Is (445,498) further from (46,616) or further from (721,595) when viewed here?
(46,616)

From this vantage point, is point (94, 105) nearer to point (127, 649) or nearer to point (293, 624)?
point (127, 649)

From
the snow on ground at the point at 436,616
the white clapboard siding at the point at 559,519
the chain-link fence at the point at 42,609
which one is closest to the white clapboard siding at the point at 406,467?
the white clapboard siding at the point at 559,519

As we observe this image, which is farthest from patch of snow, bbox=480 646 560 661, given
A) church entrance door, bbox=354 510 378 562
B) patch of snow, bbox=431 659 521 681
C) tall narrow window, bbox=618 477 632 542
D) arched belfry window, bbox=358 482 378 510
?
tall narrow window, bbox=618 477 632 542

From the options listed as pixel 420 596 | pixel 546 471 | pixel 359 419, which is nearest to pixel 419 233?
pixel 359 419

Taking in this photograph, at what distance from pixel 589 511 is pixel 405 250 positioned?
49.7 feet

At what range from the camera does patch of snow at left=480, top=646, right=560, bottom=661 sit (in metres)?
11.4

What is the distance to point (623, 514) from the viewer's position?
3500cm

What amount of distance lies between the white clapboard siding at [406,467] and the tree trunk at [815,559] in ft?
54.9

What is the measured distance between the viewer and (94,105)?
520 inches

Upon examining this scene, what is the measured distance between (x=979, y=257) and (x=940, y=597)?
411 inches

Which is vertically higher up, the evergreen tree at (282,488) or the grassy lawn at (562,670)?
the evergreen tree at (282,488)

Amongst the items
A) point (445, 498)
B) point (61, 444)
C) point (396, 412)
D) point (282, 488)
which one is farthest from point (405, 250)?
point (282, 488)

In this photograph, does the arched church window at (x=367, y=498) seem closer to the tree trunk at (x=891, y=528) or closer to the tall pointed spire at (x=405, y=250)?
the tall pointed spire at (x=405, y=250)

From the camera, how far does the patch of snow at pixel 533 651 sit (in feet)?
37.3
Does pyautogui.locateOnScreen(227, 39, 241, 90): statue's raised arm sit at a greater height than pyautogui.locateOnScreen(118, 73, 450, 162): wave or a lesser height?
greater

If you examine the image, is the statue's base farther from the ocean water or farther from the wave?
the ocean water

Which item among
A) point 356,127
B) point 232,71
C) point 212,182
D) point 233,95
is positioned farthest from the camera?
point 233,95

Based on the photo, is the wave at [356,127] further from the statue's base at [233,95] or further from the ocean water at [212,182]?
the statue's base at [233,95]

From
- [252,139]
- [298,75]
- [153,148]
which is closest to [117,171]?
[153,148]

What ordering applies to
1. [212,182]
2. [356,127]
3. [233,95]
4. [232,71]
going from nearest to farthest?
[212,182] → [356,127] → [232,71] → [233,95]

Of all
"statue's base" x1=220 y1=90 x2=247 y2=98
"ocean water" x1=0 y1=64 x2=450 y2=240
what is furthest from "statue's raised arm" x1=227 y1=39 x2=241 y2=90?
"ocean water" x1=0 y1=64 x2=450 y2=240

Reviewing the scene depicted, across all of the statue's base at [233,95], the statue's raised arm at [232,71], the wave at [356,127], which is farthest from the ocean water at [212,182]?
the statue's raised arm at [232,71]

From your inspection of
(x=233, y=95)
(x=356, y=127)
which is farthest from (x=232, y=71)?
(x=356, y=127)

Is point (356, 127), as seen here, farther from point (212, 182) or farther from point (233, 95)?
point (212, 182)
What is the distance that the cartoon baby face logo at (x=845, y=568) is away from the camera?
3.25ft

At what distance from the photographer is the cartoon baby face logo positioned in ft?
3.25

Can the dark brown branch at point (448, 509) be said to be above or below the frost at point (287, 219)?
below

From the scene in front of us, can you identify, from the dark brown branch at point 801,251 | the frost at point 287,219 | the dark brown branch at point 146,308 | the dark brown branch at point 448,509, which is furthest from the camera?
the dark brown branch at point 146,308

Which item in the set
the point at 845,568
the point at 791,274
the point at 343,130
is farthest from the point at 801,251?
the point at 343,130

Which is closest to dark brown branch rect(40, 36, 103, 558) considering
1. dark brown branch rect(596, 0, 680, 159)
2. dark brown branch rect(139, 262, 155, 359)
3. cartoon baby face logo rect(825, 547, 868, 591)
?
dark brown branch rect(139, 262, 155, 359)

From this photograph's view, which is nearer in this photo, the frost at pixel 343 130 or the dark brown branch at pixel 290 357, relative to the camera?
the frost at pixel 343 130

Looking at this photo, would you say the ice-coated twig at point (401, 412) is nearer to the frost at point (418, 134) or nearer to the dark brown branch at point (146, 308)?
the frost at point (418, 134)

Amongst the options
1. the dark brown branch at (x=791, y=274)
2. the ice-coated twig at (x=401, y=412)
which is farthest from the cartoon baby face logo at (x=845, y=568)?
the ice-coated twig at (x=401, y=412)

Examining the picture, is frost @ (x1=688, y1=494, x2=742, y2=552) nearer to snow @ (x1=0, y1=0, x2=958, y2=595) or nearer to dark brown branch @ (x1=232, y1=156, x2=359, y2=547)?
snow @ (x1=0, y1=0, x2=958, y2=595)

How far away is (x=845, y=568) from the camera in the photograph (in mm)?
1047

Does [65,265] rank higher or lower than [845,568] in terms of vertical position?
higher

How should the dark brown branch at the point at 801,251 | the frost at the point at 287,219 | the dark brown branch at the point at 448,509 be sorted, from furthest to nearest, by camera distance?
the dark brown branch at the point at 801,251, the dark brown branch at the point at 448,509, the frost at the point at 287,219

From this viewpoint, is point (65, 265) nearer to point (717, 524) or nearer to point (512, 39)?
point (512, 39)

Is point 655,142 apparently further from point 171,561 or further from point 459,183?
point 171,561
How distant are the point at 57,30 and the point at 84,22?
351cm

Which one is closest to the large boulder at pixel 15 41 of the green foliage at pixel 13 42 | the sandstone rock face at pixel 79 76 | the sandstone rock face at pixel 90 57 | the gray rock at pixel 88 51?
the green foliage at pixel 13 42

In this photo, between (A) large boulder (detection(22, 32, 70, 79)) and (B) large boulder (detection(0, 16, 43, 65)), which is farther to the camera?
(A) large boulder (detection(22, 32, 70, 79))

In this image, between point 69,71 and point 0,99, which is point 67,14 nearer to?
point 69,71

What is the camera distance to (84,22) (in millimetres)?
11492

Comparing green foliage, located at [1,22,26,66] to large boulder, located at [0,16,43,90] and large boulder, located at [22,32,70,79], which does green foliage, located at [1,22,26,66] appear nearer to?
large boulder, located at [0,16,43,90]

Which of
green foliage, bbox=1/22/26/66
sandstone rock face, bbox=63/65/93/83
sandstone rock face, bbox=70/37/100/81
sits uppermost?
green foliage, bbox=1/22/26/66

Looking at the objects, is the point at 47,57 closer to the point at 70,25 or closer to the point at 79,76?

*Short task:* Can you write out all of the records above again, replacing "vantage point" with "viewpoint" and leaving everything else unchanged?

*Exercise answer:*
Is (445,498) further from (46,616) or further from (721,595) when viewed here?
(46,616)

From this viewpoint, is point (94, 105) nearer to point (127, 649) or nearer to point (293, 624)?
point (127, 649)

From
the snow on ground at the point at 436,616
the white clapboard siding at the point at 559,519
the chain-link fence at the point at 42,609
which one is closest to the white clapboard siding at the point at 406,467?
the white clapboard siding at the point at 559,519

As we observe this image, which is farthest from patch of snow, bbox=480 646 560 661, given
A) church entrance door, bbox=354 510 378 562
B) patch of snow, bbox=431 659 521 681
C) tall narrow window, bbox=618 477 632 542
D) arched belfry window, bbox=358 482 378 510
?
tall narrow window, bbox=618 477 632 542

From the options listed as pixel 420 596 | pixel 546 471 | pixel 359 419, which is nearest to pixel 419 233?
pixel 359 419

Taking in this photograph, at what distance from pixel 589 511 is pixel 405 250 positioned?
49.7 feet

At what range from the camera does patch of snow at left=480, top=646, right=560, bottom=661 sit (in metres)?
11.4

What is the distance to point (623, 514) from the viewer's position?
3500cm

What amount of distance lies between the white clapboard siding at [406,467] and the tree trunk at [815,559] in ft?
54.9

What is the measured distance between the viewer and (94,105)?
520 inches

Upon examining this scene, what is the measured distance between (x=979, y=257) and (x=940, y=597)?
411 inches

Which is vertically higher up, the evergreen tree at (282,488) or the grassy lawn at (562,670)?
the evergreen tree at (282,488)

Amongst the items
A) point (445, 498)
B) point (61, 444)
C) point (396, 412)
D) point (282, 488)
which one is farthest from point (405, 250)?
point (282, 488)

In this photograph, does the arched church window at (x=367, y=498) seem closer to the tree trunk at (x=891, y=528) or closer to the tall pointed spire at (x=405, y=250)?
the tall pointed spire at (x=405, y=250)

From the camera, how far does the patch of snow at pixel 533 651 sit (in feet)?
37.3
Does pyautogui.locateOnScreen(227, 39, 241, 90): statue's raised arm sit at a greater height than pyautogui.locateOnScreen(118, 73, 450, 162): wave or a lesser height?
greater

If you examine the image, is the statue's base farther from the ocean water or farther from the wave?
the ocean water

Which item among
A) point 356,127
B) point 232,71
C) point 212,182
D) point 233,95
is positioned farthest from the camera?
point 233,95

Based on the photo, is the wave at [356,127] further from the statue's base at [233,95] or further from the ocean water at [212,182]?
the statue's base at [233,95]

From
- [252,139]
- [298,75]
- [153,148]
which is closest to [117,171]?
[153,148]

What ordering applies to
1. [212,182]
2. [356,127]
3. [233,95]
4. [232,71]
going from nearest to farthest?
[212,182] → [356,127] → [232,71] → [233,95]

Of all
"statue's base" x1=220 y1=90 x2=247 y2=98
"ocean water" x1=0 y1=64 x2=450 y2=240
what is furthest from "statue's raised arm" x1=227 y1=39 x2=241 y2=90?
"ocean water" x1=0 y1=64 x2=450 y2=240

Reviewing the scene depicted, across all of the statue's base at [233,95], the statue's raised arm at [232,71], the wave at [356,127], which is farthest from the ocean water at [212,182]?
the statue's raised arm at [232,71]

From your inspection of
(x=233, y=95)
(x=356, y=127)
which is farthest from (x=232, y=71)?
(x=356, y=127)

Is point (356, 127), as seen here, farther from point (212, 182) or farther from point (233, 95)?
point (212, 182)
What is the distance that the cartoon baby face logo at (x=845, y=568) is away from the camera?
3.25ft

At what distance from the photographer is the cartoon baby face logo positioned in ft?
3.25

Can the dark brown branch at point (448, 509) be said to be above or below the frost at point (287, 219)?
below

From the scene in front of us, can you identify, from the dark brown branch at point 801,251 | the frost at point 287,219 | the dark brown branch at point 146,308 | the dark brown branch at point 448,509, which is furthest from the camera?
the dark brown branch at point 146,308

Which item in the set
the point at 845,568
the point at 791,274
the point at 343,130
is farthest from the point at 801,251?
the point at 343,130

Which is closest to dark brown branch rect(40, 36, 103, 558) considering
1. dark brown branch rect(596, 0, 680, 159)
2. dark brown branch rect(139, 262, 155, 359)
3. cartoon baby face logo rect(825, 547, 868, 591)
?
dark brown branch rect(139, 262, 155, 359)

From this photograph's view, which is nearer in this photo, the frost at pixel 343 130 or the dark brown branch at pixel 290 357, relative to the camera?
the frost at pixel 343 130

Looking at this photo, would you say the ice-coated twig at point (401, 412) is nearer to the frost at point (418, 134) or nearer to the dark brown branch at point (146, 308)?
the frost at point (418, 134)

Amongst the options
1. the dark brown branch at (x=791, y=274)
2. the ice-coated twig at (x=401, y=412)
which is farthest from the cartoon baby face logo at (x=845, y=568)?
the ice-coated twig at (x=401, y=412)

Examining the picture, is frost @ (x1=688, y1=494, x2=742, y2=552) nearer to snow @ (x1=0, y1=0, x2=958, y2=595) or nearer to dark brown branch @ (x1=232, y1=156, x2=359, y2=547)?
snow @ (x1=0, y1=0, x2=958, y2=595)

How far away is (x=845, y=568) from the camera in the photograph (in mm)?
1047

Does [65,265] rank higher or lower than [845,568] in terms of vertical position?
higher

How should the dark brown branch at the point at 801,251 | the frost at the point at 287,219 | the dark brown branch at the point at 448,509 be sorted, from furthest to nearest, by camera distance?
the dark brown branch at the point at 801,251, the dark brown branch at the point at 448,509, the frost at the point at 287,219

From this viewpoint, is point (65, 265) nearer to point (717, 524) or nearer to point (512, 39)?
point (512, 39)

Is point 655,142 apparently further from point 171,561 or further from point 459,183?
point 171,561
How distant are the point at 57,30 and the point at 84,22?
351cm

Which one is closest to the large boulder at pixel 15 41 of the green foliage at pixel 13 42 | the sandstone rock face at pixel 79 76 | the sandstone rock face at pixel 90 57 | the gray rock at pixel 88 51?
the green foliage at pixel 13 42

In this photo, between (A) large boulder (detection(22, 32, 70, 79)) and (B) large boulder (detection(0, 16, 43, 65)), which is farther to the camera?
(A) large boulder (detection(22, 32, 70, 79))

In this image, between point 69,71 and point 0,99, which is point 67,14 nearer to?
point 69,71

What is the camera distance to (84,22) (in millimetres)?
11492

Comparing green foliage, located at [1,22,26,66] to large boulder, located at [0,16,43,90] and large boulder, located at [22,32,70,79], which does green foliage, located at [1,22,26,66] appear nearer to?
large boulder, located at [0,16,43,90]

Which of
green foliage, bbox=1/22/26/66
sandstone rock face, bbox=63/65/93/83
sandstone rock face, bbox=70/37/100/81
sits uppermost?
green foliage, bbox=1/22/26/66

Looking at the objects, is the point at 47,57 closer to the point at 70,25 or closer to the point at 79,76?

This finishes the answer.